Instead of Using Water to Get Clean, Students Attempt to Clean Water
When seventh grader Cole McIlvaine walked into Mrs. Stephanie Oster’s classroom and picked up the odor of “bananas and coffee,” it was obvious something was up, and it was not just a chimp on break. It was the seventh-grade water filtration project, designed to “make the students think outside the box,” according to Oster. As a result, the students had to filter dirty, mucky water to make it drinkable by using only natural materials.
Oster, the new seventh-grade science teacher from New Jersey, encouraged students to research, via the Internet, the best possible natural filters that could be found in South Florida. She said that the resources the students had on hand to make filters here in South Florida were much different than anything she had up north, changing the project for the better. The seventh graders used everything from sand and dirt to coconut husks to orange peels. “These are the most effective filters I have seen while doing this project, and I’ve done this project all of my years of teaching,” said Oster. Her students in New Jersey would use materials like leaves and pine needles, which didn’t do a great job of naturally cleaning the water. She even said the sand was different in New Jersey, since “it was rougher than the sand down here.”
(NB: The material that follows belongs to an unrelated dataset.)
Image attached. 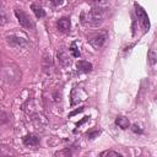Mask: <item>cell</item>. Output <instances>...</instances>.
<instances>
[{"label": "cell", "instance_id": "17", "mask_svg": "<svg viewBox=\"0 0 157 157\" xmlns=\"http://www.w3.org/2000/svg\"><path fill=\"white\" fill-rule=\"evenodd\" d=\"M101 157H123V156L117 151L108 150V151H104L103 153H101Z\"/></svg>", "mask_w": 157, "mask_h": 157}, {"label": "cell", "instance_id": "5", "mask_svg": "<svg viewBox=\"0 0 157 157\" xmlns=\"http://www.w3.org/2000/svg\"><path fill=\"white\" fill-rule=\"evenodd\" d=\"M6 42H7V44H10L11 47H15V48H22V47L27 45V39L23 37L16 36V34L6 36Z\"/></svg>", "mask_w": 157, "mask_h": 157}, {"label": "cell", "instance_id": "24", "mask_svg": "<svg viewBox=\"0 0 157 157\" xmlns=\"http://www.w3.org/2000/svg\"><path fill=\"white\" fill-rule=\"evenodd\" d=\"M156 101H157V96H156Z\"/></svg>", "mask_w": 157, "mask_h": 157}, {"label": "cell", "instance_id": "11", "mask_svg": "<svg viewBox=\"0 0 157 157\" xmlns=\"http://www.w3.org/2000/svg\"><path fill=\"white\" fill-rule=\"evenodd\" d=\"M115 124H117L120 129H123V130L130 128V121H129V119H128L126 117H124V115H118V117L115 118Z\"/></svg>", "mask_w": 157, "mask_h": 157}, {"label": "cell", "instance_id": "1", "mask_svg": "<svg viewBox=\"0 0 157 157\" xmlns=\"http://www.w3.org/2000/svg\"><path fill=\"white\" fill-rule=\"evenodd\" d=\"M104 21V9L102 6H94L87 12L81 13V22L91 27H98Z\"/></svg>", "mask_w": 157, "mask_h": 157}, {"label": "cell", "instance_id": "23", "mask_svg": "<svg viewBox=\"0 0 157 157\" xmlns=\"http://www.w3.org/2000/svg\"><path fill=\"white\" fill-rule=\"evenodd\" d=\"M87 120H88V117H85V118H83V119H82L81 121H78V123L76 124V126H80L81 124H83V123H85V121H87Z\"/></svg>", "mask_w": 157, "mask_h": 157}, {"label": "cell", "instance_id": "3", "mask_svg": "<svg viewBox=\"0 0 157 157\" xmlns=\"http://www.w3.org/2000/svg\"><path fill=\"white\" fill-rule=\"evenodd\" d=\"M134 7H135V13H136V17H137V20H139V22H140V25H141V27L144 28V31L145 32H147L148 29H150V18H148V16H147V13H146V11L137 4V2H135L134 4Z\"/></svg>", "mask_w": 157, "mask_h": 157}, {"label": "cell", "instance_id": "7", "mask_svg": "<svg viewBox=\"0 0 157 157\" xmlns=\"http://www.w3.org/2000/svg\"><path fill=\"white\" fill-rule=\"evenodd\" d=\"M56 58H58V61H59V65L63 66V67H67L70 64H71V60H70V56H69V53L65 50V49H59L56 52Z\"/></svg>", "mask_w": 157, "mask_h": 157}, {"label": "cell", "instance_id": "12", "mask_svg": "<svg viewBox=\"0 0 157 157\" xmlns=\"http://www.w3.org/2000/svg\"><path fill=\"white\" fill-rule=\"evenodd\" d=\"M31 10L33 11V13L36 15L37 18H43V17H45V11H44V9H43L42 6H39L38 4H36V2L31 4Z\"/></svg>", "mask_w": 157, "mask_h": 157}, {"label": "cell", "instance_id": "14", "mask_svg": "<svg viewBox=\"0 0 157 157\" xmlns=\"http://www.w3.org/2000/svg\"><path fill=\"white\" fill-rule=\"evenodd\" d=\"M147 59H148V63L151 65L157 64V50L156 49H150L148 53H147Z\"/></svg>", "mask_w": 157, "mask_h": 157}, {"label": "cell", "instance_id": "2", "mask_svg": "<svg viewBox=\"0 0 157 157\" xmlns=\"http://www.w3.org/2000/svg\"><path fill=\"white\" fill-rule=\"evenodd\" d=\"M15 16L18 21V23L23 27V28H27V29H33L36 27L33 20L29 17V15H27L22 9H18L16 7L15 9Z\"/></svg>", "mask_w": 157, "mask_h": 157}, {"label": "cell", "instance_id": "6", "mask_svg": "<svg viewBox=\"0 0 157 157\" xmlns=\"http://www.w3.org/2000/svg\"><path fill=\"white\" fill-rule=\"evenodd\" d=\"M87 97L86 92L82 90V88H77V87H74L72 92H71V105H76L78 104V102L81 101H85Z\"/></svg>", "mask_w": 157, "mask_h": 157}, {"label": "cell", "instance_id": "21", "mask_svg": "<svg viewBox=\"0 0 157 157\" xmlns=\"http://www.w3.org/2000/svg\"><path fill=\"white\" fill-rule=\"evenodd\" d=\"M1 117H2V118H1V123L5 124V123H6V113H5V112H1Z\"/></svg>", "mask_w": 157, "mask_h": 157}, {"label": "cell", "instance_id": "20", "mask_svg": "<svg viewBox=\"0 0 157 157\" xmlns=\"http://www.w3.org/2000/svg\"><path fill=\"white\" fill-rule=\"evenodd\" d=\"M6 22V17H5V12L4 10H1V25H4Z\"/></svg>", "mask_w": 157, "mask_h": 157}, {"label": "cell", "instance_id": "10", "mask_svg": "<svg viewBox=\"0 0 157 157\" xmlns=\"http://www.w3.org/2000/svg\"><path fill=\"white\" fill-rule=\"evenodd\" d=\"M23 145L25 146H38L39 145V137L34 134H27L25 137H23Z\"/></svg>", "mask_w": 157, "mask_h": 157}, {"label": "cell", "instance_id": "15", "mask_svg": "<svg viewBox=\"0 0 157 157\" xmlns=\"http://www.w3.org/2000/svg\"><path fill=\"white\" fill-rule=\"evenodd\" d=\"M101 134V130L99 129H91V130H88V131H86V136H87V139H90V140H93V139H96V137H98V135Z\"/></svg>", "mask_w": 157, "mask_h": 157}, {"label": "cell", "instance_id": "8", "mask_svg": "<svg viewBox=\"0 0 157 157\" xmlns=\"http://www.w3.org/2000/svg\"><path fill=\"white\" fill-rule=\"evenodd\" d=\"M56 27H58V31L59 32L67 33L70 31V27H71L70 17H61V18H59L58 22H56Z\"/></svg>", "mask_w": 157, "mask_h": 157}, {"label": "cell", "instance_id": "18", "mask_svg": "<svg viewBox=\"0 0 157 157\" xmlns=\"http://www.w3.org/2000/svg\"><path fill=\"white\" fill-rule=\"evenodd\" d=\"M131 130H132V132H135V134H142L144 132V130L137 125V124H134V125H131Z\"/></svg>", "mask_w": 157, "mask_h": 157}, {"label": "cell", "instance_id": "9", "mask_svg": "<svg viewBox=\"0 0 157 157\" xmlns=\"http://www.w3.org/2000/svg\"><path fill=\"white\" fill-rule=\"evenodd\" d=\"M76 67L80 72H83V74H87V72H91L93 70V65L86 60H78L76 63Z\"/></svg>", "mask_w": 157, "mask_h": 157}, {"label": "cell", "instance_id": "13", "mask_svg": "<svg viewBox=\"0 0 157 157\" xmlns=\"http://www.w3.org/2000/svg\"><path fill=\"white\" fill-rule=\"evenodd\" d=\"M50 69H53V65H52V56L49 54H44L43 56V71L49 74L50 72Z\"/></svg>", "mask_w": 157, "mask_h": 157}, {"label": "cell", "instance_id": "16", "mask_svg": "<svg viewBox=\"0 0 157 157\" xmlns=\"http://www.w3.org/2000/svg\"><path fill=\"white\" fill-rule=\"evenodd\" d=\"M69 50H70V53L72 54L74 58H80L81 53H80V50H78V48H77V45H76V42H72V43H71V47H70Z\"/></svg>", "mask_w": 157, "mask_h": 157}, {"label": "cell", "instance_id": "19", "mask_svg": "<svg viewBox=\"0 0 157 157\" xmlns=\"http://www.w3.org/2000/svg\"><path fill=\"white\" fill-rule=\"evenodd\" d=\"M85 109V107H80V108H77V109H75L74 112H71L70 114H69V118H71V117H74V115H76L77 113H81L82 110Z\"/></svg>", "mask_w": 157, "mask_h": 157}, {"label": "cell", "instance_id": "4", "mask_svg": "<svg viewBox=\"0 0 157 157\" xmlns=\"http://www.w3.org/2000/svg\"><path fill=\"white\" fill-rule=\"evenodd\" d=\"M107 38H108V33L105 31H102V32H98V33H94V34L90 36L87 40L94 49H101L104 45Z\"/></svg>", "mask_w": 157, "mask_h": 157}, {"label": "cell", "instance_id": "22", "mask_svg": "<svg viewBox=\"0 0 157 157\" xmlns=\"http://www.w3.org/2000/svg\"><path fill=\"white\" fill-rule=\"evenodd\" d=\"M50 4L54 5V6H59V5L63 4V1H61V0H59V1H50Z\"/></svg>", "mask_w": 157, "mask_h": 157}]
</instances>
This project did not go the way some students thought it would, though. Many of them thought the hole-in-one total filter was going to be sand, but it did not filter the water very effectively. “I thought that the most disappointing filtering element was the sand,” said seventh grader Grace Kearns. “The only thing it did was get rid of the algae. It did not filter the actual water content.”
Contrary to the sand, fruit turned out to be a very impressive filter during this project. Seventh grader Jake Zur used an orange peel as the last stage of his filter, and he felt that was the difference maker. “When the water got to the orange, I noticed it was still brownish, but after [it went through the orange peel], it was just barely yellow.”
After filtering the water, the students were given pH strips to test the pH (power of hydrogen) balance of their water. Dipping the strip in the filtered water resulted in the paper turning a certain color. A pH of 7 (green) was pretty good, meaning the water was neutral – striking a good balance between acidic and alkaline.
The students enjoyed the project and some even felt it would help them in other areas as well. “I think that working with these materials will help make people in class think about how the stuff we’re learning can be used in the real world,” said seventh grader Ben Taylor.